Anything other than max damage was fine. So I resolved right then & there that since the golem was otherwise perfect for my game, if I managed to roll max damage, I was re-rolling. Any outcome was fine except one -- I did not feel that certain death with not even a chance to react was "fun" for the players. If the golem hit hard and the rogue lived but was dumb enough to try to solo it anyway, then by all means let's kill the rogue. But killing him out of the blue simply because the monster wasn't a perfect match for all the constraints I had? Nah.
Of course, just as fate would have it, the rogue scouted ahead invisibly, the golem saw him, and walloped him for max damage -- 4 or 5 d6s, with a 6 rolled for every one. Damn it. So I secretly re-rolled and the game went on.
I could have picked a different gaming system that wouldn't have required a re-roll, if I were willing to spend weeks or months investigating such a solution. I could have made a custom monster if I were willing to invest time in that, too. I could have simply said beforehand that the monster would do a set 10 points of damage because that's what I wanted to dictate and then proceeded to railroad the hell out of the game because I'd become some power-tripping evil DM. However, the solution I used took 5 seconds and still left my game with a huge realm of possible outcomes. I was happy, and to this day the players still talk about that insane golem fight, so it appears I provided a good time to them, too.
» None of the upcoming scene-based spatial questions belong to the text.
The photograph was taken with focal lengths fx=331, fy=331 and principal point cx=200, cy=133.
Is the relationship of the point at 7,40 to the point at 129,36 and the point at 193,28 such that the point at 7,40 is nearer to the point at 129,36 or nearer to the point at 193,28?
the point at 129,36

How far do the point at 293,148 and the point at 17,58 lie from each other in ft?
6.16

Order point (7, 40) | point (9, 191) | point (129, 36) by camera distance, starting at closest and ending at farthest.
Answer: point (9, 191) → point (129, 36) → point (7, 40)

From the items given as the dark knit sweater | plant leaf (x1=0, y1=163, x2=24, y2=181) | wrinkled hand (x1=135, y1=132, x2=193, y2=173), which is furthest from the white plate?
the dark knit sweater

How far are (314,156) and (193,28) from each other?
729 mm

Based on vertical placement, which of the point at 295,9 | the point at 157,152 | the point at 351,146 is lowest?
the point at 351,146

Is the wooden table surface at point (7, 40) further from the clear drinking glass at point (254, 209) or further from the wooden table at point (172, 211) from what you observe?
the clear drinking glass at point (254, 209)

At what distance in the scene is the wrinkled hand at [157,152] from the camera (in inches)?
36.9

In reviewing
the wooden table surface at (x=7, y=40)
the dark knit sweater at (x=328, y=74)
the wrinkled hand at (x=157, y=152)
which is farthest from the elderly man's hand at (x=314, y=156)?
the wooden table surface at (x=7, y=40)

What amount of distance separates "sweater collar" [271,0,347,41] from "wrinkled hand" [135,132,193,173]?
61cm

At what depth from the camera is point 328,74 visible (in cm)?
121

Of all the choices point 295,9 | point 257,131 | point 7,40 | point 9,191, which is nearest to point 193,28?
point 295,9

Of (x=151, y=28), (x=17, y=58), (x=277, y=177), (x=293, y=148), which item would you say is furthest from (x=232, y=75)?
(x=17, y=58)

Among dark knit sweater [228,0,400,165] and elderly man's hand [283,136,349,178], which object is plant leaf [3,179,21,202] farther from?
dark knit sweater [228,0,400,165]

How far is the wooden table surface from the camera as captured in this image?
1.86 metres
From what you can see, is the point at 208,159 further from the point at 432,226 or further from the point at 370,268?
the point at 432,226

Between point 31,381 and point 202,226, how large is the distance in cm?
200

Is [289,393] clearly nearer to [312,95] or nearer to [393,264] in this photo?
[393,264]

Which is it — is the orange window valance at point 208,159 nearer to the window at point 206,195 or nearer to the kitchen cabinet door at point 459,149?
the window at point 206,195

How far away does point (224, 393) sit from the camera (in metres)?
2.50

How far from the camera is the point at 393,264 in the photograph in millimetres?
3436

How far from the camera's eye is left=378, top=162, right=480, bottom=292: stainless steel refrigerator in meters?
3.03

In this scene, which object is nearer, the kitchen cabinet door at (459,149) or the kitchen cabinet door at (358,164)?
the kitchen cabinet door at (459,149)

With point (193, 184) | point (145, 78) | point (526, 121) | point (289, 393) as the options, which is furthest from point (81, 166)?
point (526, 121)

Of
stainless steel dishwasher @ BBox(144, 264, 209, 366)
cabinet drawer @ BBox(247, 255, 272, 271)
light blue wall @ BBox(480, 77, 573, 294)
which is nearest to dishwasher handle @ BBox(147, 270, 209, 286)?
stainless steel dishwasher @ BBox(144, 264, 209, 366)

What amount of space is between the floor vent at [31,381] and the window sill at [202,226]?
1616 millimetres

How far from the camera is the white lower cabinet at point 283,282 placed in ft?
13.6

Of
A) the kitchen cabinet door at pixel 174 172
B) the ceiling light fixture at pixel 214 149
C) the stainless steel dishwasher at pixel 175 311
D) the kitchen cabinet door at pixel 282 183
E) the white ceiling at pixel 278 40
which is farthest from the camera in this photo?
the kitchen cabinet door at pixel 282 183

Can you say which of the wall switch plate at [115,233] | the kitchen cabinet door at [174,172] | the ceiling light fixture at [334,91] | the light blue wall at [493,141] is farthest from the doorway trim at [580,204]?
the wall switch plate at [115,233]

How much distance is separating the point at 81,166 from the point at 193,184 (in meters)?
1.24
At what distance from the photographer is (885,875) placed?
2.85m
That is the "mental place" that I hope the DMs I play with can find. I want a DM that leaves things alone, and lets the outcome be the outcome... with rare exceptions for miserably lame crap. Tinker too much and I can see it, which sucks. Tinker not at all and the statistics (at least for D&D) will eventually dictate that something ridiculous, stupid, and annoying happens. In such (hopefully extremely infrequent) cases, I'd rather a secret change than simply discarding or overhauling the entire system.